**** DATA

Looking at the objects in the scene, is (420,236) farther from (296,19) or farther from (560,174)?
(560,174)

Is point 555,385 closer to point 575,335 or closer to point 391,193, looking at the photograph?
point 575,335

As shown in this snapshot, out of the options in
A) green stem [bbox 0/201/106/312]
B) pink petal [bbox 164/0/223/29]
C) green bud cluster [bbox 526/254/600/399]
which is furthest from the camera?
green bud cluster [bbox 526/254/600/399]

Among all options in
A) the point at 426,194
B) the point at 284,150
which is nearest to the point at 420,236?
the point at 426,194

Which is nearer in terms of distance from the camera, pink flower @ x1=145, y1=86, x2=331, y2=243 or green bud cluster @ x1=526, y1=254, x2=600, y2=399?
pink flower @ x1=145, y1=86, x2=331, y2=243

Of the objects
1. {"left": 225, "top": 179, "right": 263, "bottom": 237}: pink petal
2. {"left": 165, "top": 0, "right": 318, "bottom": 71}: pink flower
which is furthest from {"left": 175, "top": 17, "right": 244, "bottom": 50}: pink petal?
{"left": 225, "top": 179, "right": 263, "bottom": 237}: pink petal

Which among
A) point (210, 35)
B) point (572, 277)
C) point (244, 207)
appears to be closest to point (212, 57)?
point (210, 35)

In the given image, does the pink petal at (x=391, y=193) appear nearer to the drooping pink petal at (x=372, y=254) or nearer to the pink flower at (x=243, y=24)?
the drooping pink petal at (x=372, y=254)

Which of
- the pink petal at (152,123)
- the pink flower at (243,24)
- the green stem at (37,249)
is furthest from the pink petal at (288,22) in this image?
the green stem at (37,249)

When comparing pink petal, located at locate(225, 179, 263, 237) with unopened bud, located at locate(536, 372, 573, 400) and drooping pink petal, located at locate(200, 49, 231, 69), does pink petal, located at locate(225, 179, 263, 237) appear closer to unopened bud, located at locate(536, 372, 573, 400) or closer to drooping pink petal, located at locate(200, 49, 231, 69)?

********

- SET TASK: Reproduce the data above line for line, with every character unchanged.

- SOLUTION FOR THIS PROBLEM:
Looking at the objects in the scene, is (420,236) farther from (296,19) or farther from (560,174)?
(560,174)

Is point 555,385 closer to point 575,335 or closer to point 391,193, looking at the photograph?
point 575,335

As shown in this snapshot, out of the options in
A) green stem [bbox 0/201/106/312]
B) pink petal [bbox 164/0/223/29]
C) green bud cluster [bbox 526/254/600/399]
which is furthest from the camera?
green bud cluster [bbox 526/254/600/399]

Among all options in
A) the point at 426,194
B) the point at 284,150
which is nearest to the point at 420,236?
the point at 426,194

Which is nearer in terms of distance from the camera, pink flower @ x1=145, y1=86, x2=331, y2=243 or green bud cluster @ x1=526, y1=254, x2=600, y2=399?
pink flower @ x1=145, y1=86, x2=331, y2=243

Of the objects
1. {"left": 225, "top": 179, "right": 263, "bottom": 237}: pink petal
2. {"left": 165, "top": 0, "right": 318, "bottom": 71}: pink flower
which is furthest from {"left": 175, "top": 17, "right": 244, "bottom": 50}: pink petal?
{"left": 225, "top": 179, "right": 263, "bottom": 237}: pink petal

Which among
A) point (210, 35)
B) point (572, 277)
C) point (244, 207)
appears to be closest to point (212, 57)?
point (210, 35)

In the given image, does the pink petal at (x=391, y=193) appear nearer to the drooping pink petal at (x=372, y=254) or nearer to the pink flower at (x=243, y=24)?
the drooping pink petal at (x=372, y=254)

Which of
- the pink petal at (152,123)
- the pink flower at (243,24)
- the green stem at (37,249)
is furthest from the pink petal at (288,22) in this image?
the green stem at (37,249)

When comparing pink petal, located at locate(225, 179, 263, 237) with unopened bud, located at locate(536, 372, 573, 400) and drooping pink petal, located at locate(200, 49, 231, 69), does pink petal, located at locate(225, 179, 263, 237) appear closer to unopened bud, located at locate(536, 372, 573, 400) or closer to drooping pink petal, located at locate(200, 49, 231, 69)?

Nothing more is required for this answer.